Просто попробуй, когда зубы с иглой
или обрывают просмоленную нить.
А потом
ты улетала.
Мне часто хотелось,
как Ивану-царевичу,
сжечь крылья твои
и слова о свободе любви.
Но толку от этого, толку?!
Потом иди
то ли к Кащею, то ли к волку.
А потом
ты улетала.
А мне всё время
не хватало времени
сшить крылья себе.
И, подхватив тебя,
унести к новой звезде.
Где пахнет рекой,
где пахнет травой,
где утрами поют петухи,
где туманы над озером тают…
Почему?
Почему?
Почему?
Мне тебя
без тебя
не хватает?
Болью расколот орех головы.
Нити-извилины в ниточку вытяни.
Не до любви.
Не до любви.
Русла слов, а значения – высохли.
Варвары бритоголовой совести —
на пепелище прежних надежд.
Не начинаю новой «повести».
Мне наплевать, вы одеты иль без…
Ах, поэтические ура-реактивщики!
Птички небесные,
аля-петухи,
рвитесь повыше – простора побольше…
Не до любви,
не до любви…
Космос – за пазуху.
Деревья – в веночек.
Атлантику – в ванную.
Чёрное – в таз.
Что мелочиться?!
Ночь негритянкой
на взбитое облако улеглась.
На перепутье, где путы дорог,
не отрешился и не решился.
Спутать бы след вчерашних строк.
Не получился.
Не получился…
И не глагольте: «Рифм ассонансы».
На рифах-рифмах образы гибли.
И не Помпеями, не Атлантидой —
монстром тяжёлым в жидкую глину.
Не получился… не получился…
И влажные ночи, как чьи-то губы,
слово последнее мне нашептали.
Явился, присел на диван.
Прищурился, пращур соблазна:
– Как жизнь?

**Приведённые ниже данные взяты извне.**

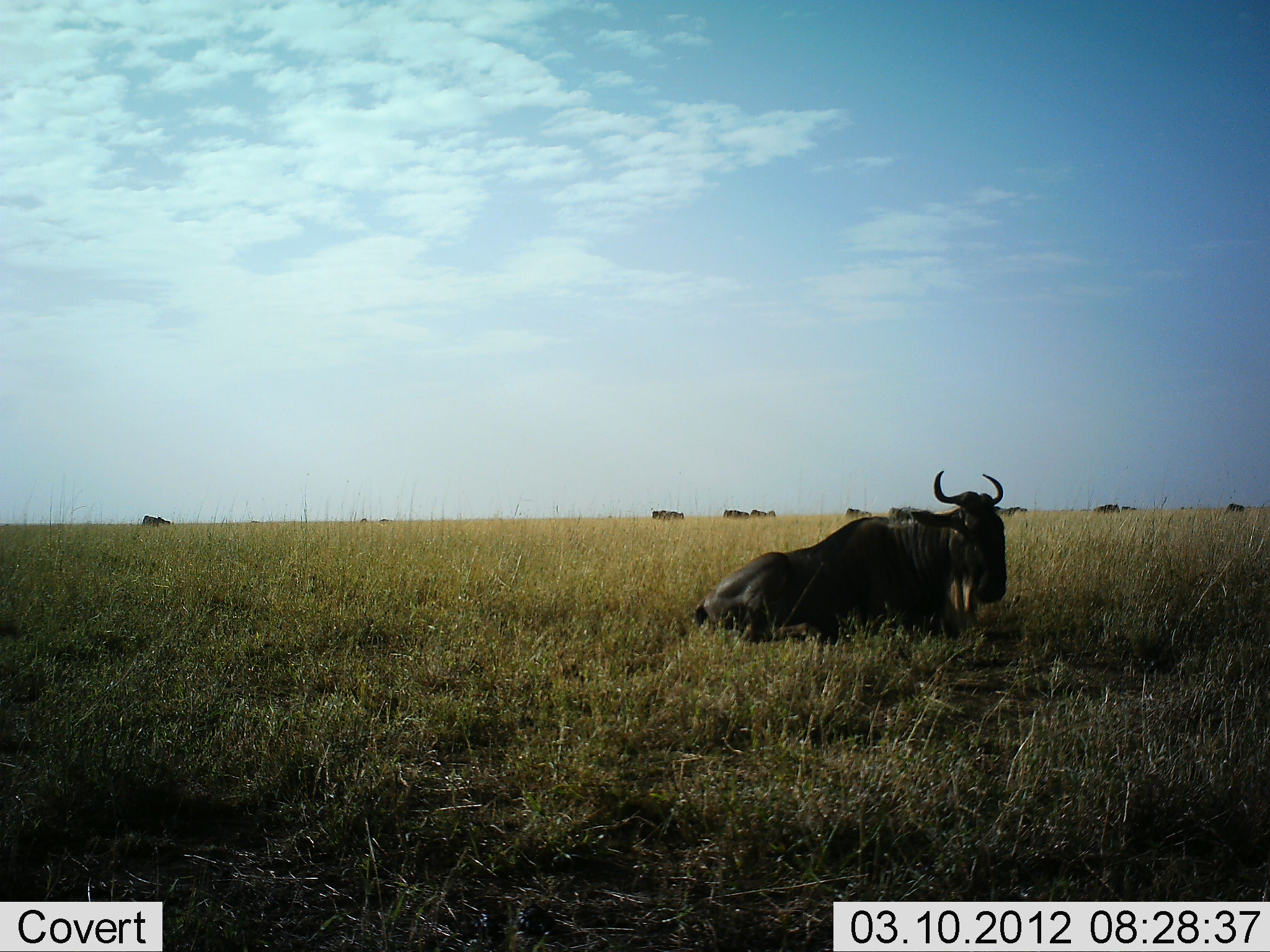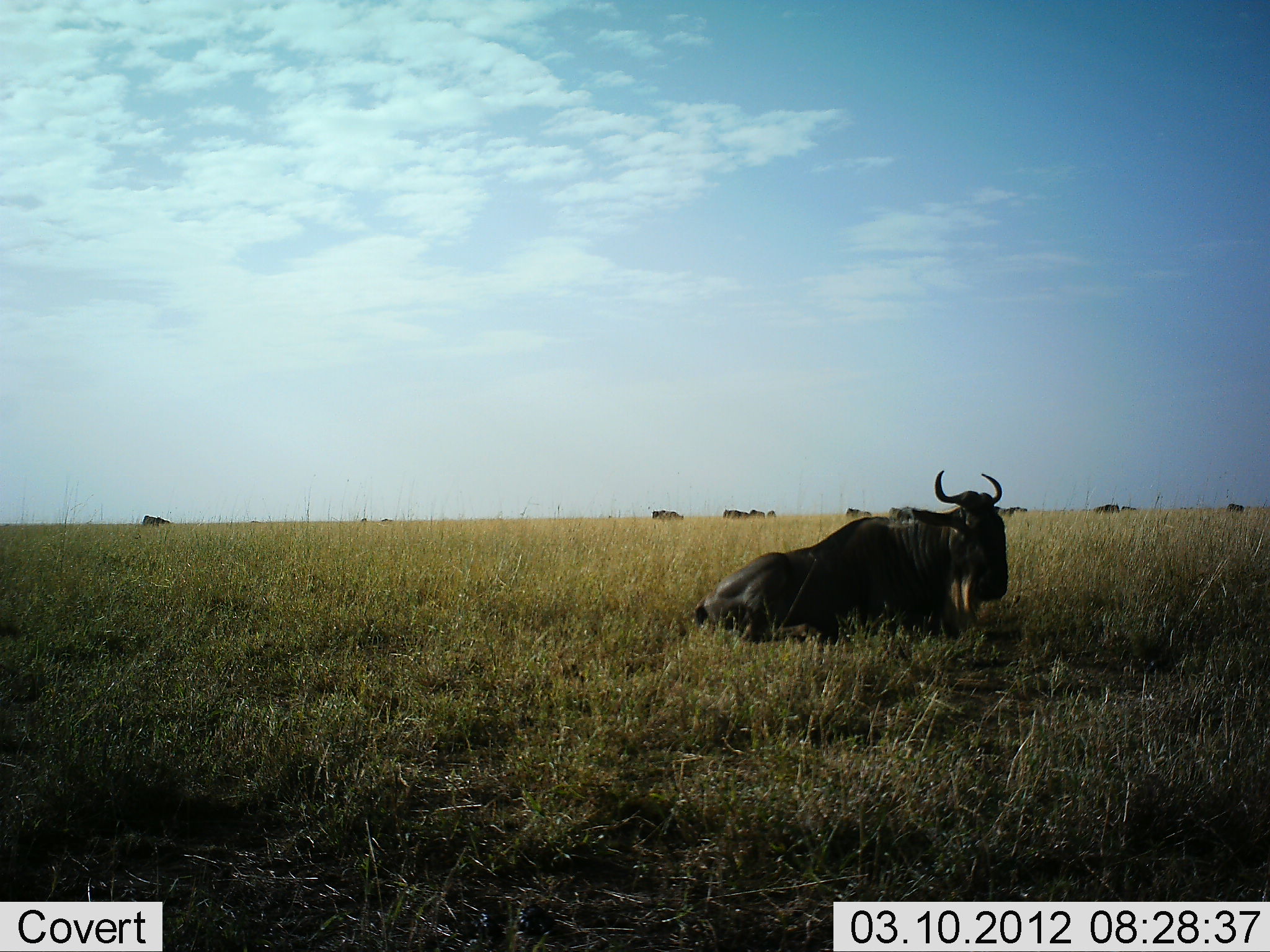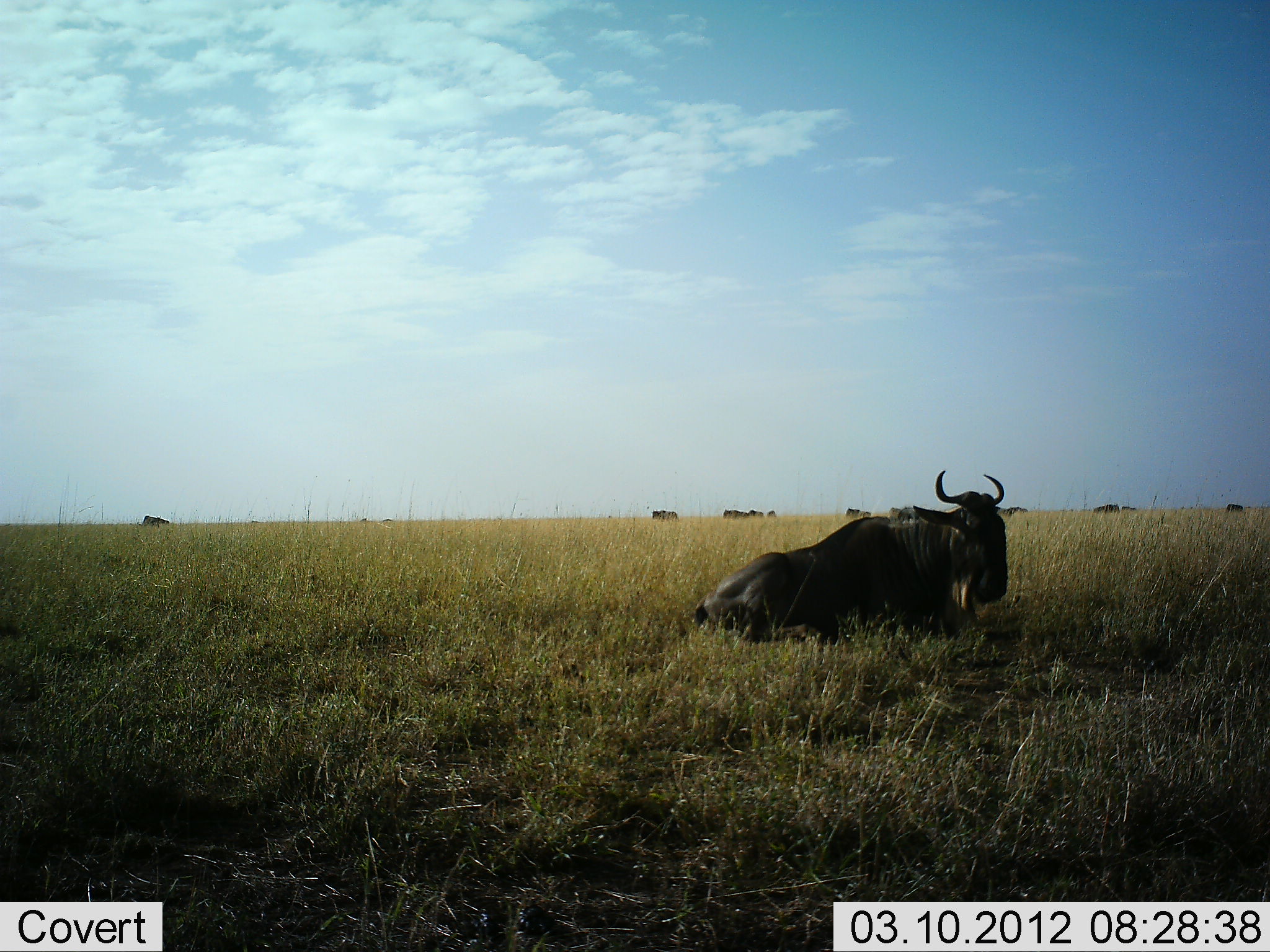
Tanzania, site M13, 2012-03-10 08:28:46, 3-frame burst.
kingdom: Animalia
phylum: Chordata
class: Mammalia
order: Artiodactyla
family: Bovidae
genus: Connochaetes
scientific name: Connochaetes taurinus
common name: blue wildebeest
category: wildebeest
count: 2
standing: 26%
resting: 100%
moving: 9%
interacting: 0%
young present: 0%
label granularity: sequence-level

Ты ещё не устал?
Комедия или драма?
Достал носовой платок
размером с пол-океана.
Вытер сократовский лоб:
– Наверное, всё-таки драма.
Вопрос мой предугадав
(тяжело разговаривать с чёртом):
– Обращайся ко мне на «ты».
Пошли воспитанность к чёрту! —
Сказал, а потом, закурив,
пустивши колечко дыма,
прищурил зелёный свой глаз
и начал медленно и длинно…
Я сидел в кресле спокойненько,
но в комнате пахло покойником.
Он перечислял имена великих,
будто щёлкал курок пистолета.
А за окном мутно
несла свои воды Лета.
– Вон, видишь? – сухой палец, как дуло. —
Он не согласился – и как ветром сдуло.
А помню, пришёл к Есенину в чёрненьком,
а он спьяну не разобрал, кто я и что…
И, право, не знаешь, когда и где
окончишь свой путь на бренной земле.